Schools such as the California Institute of the Arts in Valencia and the Art Center College of Design in Pasadena are admired in the industry for their ability to turn out skilled commercial artists well-versed in the language of multimedia. Individual skills also can be acquired through university extension classes and private schools such as SiliconStudios/LA in Santa Monica.

Many game makers prefer to hire people who can use 3-D Studio by Autodesk or software packages from Alias/Wavefront and SoftImage. Knowledge of Windows 95 or Unix and experience using Silicon Graphics workstations are major advantages for a job applicant.
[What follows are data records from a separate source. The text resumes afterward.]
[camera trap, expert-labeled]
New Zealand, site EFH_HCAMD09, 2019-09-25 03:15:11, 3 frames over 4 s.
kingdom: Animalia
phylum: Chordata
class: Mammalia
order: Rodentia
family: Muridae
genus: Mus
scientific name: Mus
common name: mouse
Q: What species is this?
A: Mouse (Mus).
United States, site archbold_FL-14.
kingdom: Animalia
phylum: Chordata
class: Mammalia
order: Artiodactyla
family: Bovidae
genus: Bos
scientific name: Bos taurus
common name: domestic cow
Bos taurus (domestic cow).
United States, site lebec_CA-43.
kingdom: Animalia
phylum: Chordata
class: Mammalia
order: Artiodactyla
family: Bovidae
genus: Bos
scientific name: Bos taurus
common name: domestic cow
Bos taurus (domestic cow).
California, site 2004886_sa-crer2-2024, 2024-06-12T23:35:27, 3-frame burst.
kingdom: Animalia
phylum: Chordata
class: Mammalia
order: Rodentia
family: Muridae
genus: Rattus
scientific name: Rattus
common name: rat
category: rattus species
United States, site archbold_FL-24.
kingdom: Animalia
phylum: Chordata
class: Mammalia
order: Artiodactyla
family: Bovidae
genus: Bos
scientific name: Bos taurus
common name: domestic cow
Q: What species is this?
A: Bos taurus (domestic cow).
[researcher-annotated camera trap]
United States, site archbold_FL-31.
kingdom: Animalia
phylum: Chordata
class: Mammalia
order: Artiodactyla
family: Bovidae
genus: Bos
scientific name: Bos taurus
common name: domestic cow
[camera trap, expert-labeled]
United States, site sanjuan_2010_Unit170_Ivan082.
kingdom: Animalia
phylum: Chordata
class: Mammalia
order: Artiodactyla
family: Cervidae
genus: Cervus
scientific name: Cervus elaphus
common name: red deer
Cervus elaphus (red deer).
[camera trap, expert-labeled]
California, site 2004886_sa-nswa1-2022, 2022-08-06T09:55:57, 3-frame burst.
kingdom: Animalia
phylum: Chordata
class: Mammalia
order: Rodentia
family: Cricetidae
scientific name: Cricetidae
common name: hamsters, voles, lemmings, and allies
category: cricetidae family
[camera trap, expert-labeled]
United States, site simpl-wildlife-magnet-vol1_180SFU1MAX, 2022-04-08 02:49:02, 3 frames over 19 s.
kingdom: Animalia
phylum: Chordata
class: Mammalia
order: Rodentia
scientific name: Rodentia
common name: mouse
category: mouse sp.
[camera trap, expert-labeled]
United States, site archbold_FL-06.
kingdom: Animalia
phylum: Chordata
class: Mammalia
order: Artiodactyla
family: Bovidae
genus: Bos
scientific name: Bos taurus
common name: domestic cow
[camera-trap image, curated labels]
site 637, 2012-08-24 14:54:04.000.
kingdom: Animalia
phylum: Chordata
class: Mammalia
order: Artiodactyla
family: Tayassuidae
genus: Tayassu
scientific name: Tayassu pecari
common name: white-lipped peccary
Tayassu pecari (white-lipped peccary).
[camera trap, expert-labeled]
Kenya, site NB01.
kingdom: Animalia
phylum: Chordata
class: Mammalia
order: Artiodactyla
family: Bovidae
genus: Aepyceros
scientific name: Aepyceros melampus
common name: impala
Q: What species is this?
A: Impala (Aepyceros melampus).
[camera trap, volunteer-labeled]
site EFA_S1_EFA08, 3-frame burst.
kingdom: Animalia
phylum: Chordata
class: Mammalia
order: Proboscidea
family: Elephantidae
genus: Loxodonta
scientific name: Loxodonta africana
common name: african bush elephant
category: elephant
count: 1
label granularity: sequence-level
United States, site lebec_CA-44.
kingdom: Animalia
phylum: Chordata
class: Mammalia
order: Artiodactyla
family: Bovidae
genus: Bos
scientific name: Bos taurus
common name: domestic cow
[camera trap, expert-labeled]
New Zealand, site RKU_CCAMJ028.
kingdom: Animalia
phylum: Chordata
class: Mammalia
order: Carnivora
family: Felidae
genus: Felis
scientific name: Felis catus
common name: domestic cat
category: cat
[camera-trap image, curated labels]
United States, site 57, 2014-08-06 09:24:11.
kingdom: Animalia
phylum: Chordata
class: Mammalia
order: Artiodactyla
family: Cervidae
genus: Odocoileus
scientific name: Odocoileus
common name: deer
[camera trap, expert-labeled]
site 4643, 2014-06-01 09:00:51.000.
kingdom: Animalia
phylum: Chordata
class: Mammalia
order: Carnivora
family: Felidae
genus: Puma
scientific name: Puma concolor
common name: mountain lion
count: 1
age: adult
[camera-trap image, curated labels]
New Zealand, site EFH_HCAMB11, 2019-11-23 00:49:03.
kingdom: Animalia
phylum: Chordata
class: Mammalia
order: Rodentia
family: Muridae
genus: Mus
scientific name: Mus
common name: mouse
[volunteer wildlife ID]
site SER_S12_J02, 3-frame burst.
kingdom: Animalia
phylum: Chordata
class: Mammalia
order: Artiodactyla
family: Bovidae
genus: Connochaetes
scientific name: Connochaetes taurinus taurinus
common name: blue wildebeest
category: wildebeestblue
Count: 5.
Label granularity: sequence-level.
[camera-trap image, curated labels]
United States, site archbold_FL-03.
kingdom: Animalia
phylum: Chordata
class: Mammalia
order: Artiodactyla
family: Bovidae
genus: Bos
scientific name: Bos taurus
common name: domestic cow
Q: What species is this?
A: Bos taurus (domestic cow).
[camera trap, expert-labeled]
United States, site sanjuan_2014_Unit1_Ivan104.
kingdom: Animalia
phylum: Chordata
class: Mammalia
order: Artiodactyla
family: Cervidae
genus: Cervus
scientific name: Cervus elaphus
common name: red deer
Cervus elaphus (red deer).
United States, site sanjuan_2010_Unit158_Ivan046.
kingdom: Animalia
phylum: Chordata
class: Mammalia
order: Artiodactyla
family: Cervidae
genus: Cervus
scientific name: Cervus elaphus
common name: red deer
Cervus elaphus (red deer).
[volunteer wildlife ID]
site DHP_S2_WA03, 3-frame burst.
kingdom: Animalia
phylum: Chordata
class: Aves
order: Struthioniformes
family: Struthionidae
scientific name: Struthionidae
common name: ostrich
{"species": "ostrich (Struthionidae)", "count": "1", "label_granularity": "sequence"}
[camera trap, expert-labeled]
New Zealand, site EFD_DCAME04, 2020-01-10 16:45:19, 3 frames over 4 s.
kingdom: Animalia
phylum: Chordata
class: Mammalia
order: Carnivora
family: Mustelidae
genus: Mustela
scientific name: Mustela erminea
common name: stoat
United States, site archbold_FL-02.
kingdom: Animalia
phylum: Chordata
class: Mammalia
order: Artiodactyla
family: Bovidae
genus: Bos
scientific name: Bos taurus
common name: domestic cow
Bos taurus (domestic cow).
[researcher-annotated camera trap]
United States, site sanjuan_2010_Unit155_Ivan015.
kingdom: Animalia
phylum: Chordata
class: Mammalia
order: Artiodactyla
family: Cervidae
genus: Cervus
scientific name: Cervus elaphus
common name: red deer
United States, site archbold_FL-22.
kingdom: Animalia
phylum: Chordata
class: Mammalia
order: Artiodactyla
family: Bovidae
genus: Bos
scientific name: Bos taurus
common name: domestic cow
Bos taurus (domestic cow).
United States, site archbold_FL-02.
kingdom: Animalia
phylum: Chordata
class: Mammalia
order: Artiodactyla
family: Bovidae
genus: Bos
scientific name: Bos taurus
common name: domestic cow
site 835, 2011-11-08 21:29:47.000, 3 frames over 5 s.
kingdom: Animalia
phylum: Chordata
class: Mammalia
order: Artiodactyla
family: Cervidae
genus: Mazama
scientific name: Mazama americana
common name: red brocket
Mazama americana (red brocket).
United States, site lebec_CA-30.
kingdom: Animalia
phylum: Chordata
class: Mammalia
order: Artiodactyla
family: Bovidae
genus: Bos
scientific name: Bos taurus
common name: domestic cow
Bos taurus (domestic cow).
Once artists draw the game scenes and create the characters, programmers must combine them into a seamless interactive story. Game companies look for people who can program in the C or C++ languages. Experience creating CD-ROMs, even for educational or marketing purposes, is an added bonus.

And, game-playing abilities aside, programmers and computer-aided manufacturing and design engineers are often recruited from aerospace, medical imaging and other industries. Having team members with that kind of experience is necessary to keep games on the cutting edge of technology, said Stephen Poehlein, president of Class6 Interactive in Hollywood.

But the most important qualification, says Michael Pole, an executive producer at San Mateo, Calif.-based video game giant Electronic Arts, is less tangible: “You need to have people who love games and love technology. They need to have an appreciation for games in order to enjoy themselves.”